TRIBUNNEWS.COM - Amerika SerikatĀ mencabut larangan penerbangan selama 20 bulan terhadap pesawat Boeing 737 MAX pada hari Rabu (18/11/2020).
Pencabutan larangan ini meredakan krisis keselamatan yang menodai reputasi Boeing dan menyebabkan ratusan unit pesawat menganggur.
Namun, kerabat korban kecelakaan pesawat Boeing 737 Max mengecam keputusan tersebut.
Dikutip TribunPalu.com dari laman Channel News Asia, Kepala Administrasi Penerbangan Federal AS (FAA) Steve Dickson, menandatangani perintah untuk mencabut larangan terbang terpanjang dalam sejarah penerbangan komersial ini.
Badan tersebut merilis rincian akhir dari upgrade atau peningkatan perangkat lunak, sistem, dan pelatihan pada pesawat 737 Max yang harus diselesaikan Boeing dan maskapai penerbangan sebelum diizinkan untuk kembali membawa penumpang terbang.

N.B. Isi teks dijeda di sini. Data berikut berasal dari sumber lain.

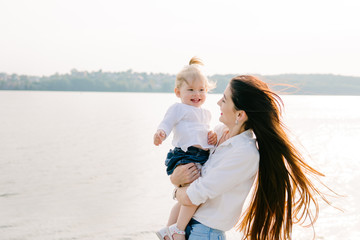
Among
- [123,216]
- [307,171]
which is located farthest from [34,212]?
[307,171]

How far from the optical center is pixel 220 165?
2143 mm

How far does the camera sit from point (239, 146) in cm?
215

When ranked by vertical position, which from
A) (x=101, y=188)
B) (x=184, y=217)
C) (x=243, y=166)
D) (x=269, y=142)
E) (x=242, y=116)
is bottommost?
(x=101, y=188)

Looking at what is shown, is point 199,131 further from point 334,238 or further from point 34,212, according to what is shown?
point 34,212

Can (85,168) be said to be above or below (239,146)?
below

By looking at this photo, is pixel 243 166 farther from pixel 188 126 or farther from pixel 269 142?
pixel 188 126

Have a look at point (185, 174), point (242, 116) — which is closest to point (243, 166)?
point (242, 116)

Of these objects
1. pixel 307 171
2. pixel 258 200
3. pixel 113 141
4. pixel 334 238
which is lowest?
pixel 113 141

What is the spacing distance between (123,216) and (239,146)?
16.4 feet

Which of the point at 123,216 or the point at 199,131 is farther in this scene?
the point at 123,216

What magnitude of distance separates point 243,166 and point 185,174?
367 millimetres

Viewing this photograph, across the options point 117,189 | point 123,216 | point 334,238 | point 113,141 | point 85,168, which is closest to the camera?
point 334,238

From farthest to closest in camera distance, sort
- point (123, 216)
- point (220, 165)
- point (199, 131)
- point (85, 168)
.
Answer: point (85, 168) → point (123, 216) → point (199, 131) → point (220, 165)

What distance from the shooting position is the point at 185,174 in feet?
7.77
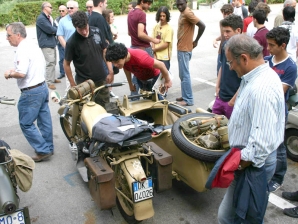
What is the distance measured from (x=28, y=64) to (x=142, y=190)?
2.30m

Ketika penerbangan dilanjutkan, Boeing akan menjalankan war-room 24 jam untuk memantau semua penerbangan pesawat seri 737 MAX untuk melihat berbagai kemungkinan masalah.

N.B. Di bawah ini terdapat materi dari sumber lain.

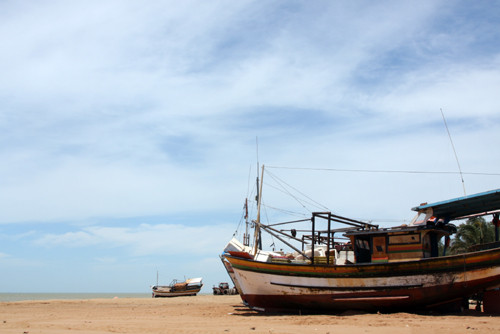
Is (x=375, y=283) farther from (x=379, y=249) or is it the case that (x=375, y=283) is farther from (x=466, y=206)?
(x=466, y=206)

Mulai dari roda pendaratan yang macet hingga keadaan darurat kesehatan, kata tiga orang yang mengetahui masalah tersebut.

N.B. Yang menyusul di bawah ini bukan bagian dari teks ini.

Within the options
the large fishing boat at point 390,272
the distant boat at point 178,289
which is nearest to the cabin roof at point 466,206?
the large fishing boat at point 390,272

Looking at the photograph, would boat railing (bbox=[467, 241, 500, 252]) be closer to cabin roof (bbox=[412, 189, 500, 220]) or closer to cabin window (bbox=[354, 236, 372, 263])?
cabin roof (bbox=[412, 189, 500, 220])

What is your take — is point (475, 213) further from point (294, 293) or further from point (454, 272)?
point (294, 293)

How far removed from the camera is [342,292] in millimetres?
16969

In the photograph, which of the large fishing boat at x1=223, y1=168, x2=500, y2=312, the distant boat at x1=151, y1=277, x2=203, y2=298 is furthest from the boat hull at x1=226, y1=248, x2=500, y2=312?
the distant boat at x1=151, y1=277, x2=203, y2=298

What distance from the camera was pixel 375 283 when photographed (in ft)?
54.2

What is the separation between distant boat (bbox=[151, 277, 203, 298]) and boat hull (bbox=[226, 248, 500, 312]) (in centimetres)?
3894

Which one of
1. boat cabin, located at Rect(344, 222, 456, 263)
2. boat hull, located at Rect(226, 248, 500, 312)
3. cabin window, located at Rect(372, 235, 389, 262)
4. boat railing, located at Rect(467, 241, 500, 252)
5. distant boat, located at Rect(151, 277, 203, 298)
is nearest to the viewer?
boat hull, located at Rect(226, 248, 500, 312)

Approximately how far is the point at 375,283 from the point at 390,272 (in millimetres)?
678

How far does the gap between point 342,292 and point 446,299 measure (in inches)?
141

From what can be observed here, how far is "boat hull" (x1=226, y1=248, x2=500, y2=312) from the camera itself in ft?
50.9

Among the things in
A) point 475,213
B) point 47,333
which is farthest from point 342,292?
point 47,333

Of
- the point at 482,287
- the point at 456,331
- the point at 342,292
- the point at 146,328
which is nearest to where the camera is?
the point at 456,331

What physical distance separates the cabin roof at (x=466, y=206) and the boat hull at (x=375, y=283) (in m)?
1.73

Diketahui, kecelakaan Boeing 737 MAX yang terjadi di Indonesia dan Ethiopia telah menewaskan total 346 orang dalam rentang waktu lima bulan, dari akhir Oktober 2018 dan awal Maret 2019.
Dua insiden ini juga memicu serangkaian investigasi besar, mengoyak prestasi AS dalam penerbangan global, dan menyebabkan Boeing mengalami kerugian sekitar 20 miliar dolar AS.
"Pesawat (Boeing 737 Max) ini adalah pesawat yang paling diteliti dalam sejarah penerbangan," kata Dickson kepada Reuters dalam sebuah wawancara pada Selasa (17/11/2020).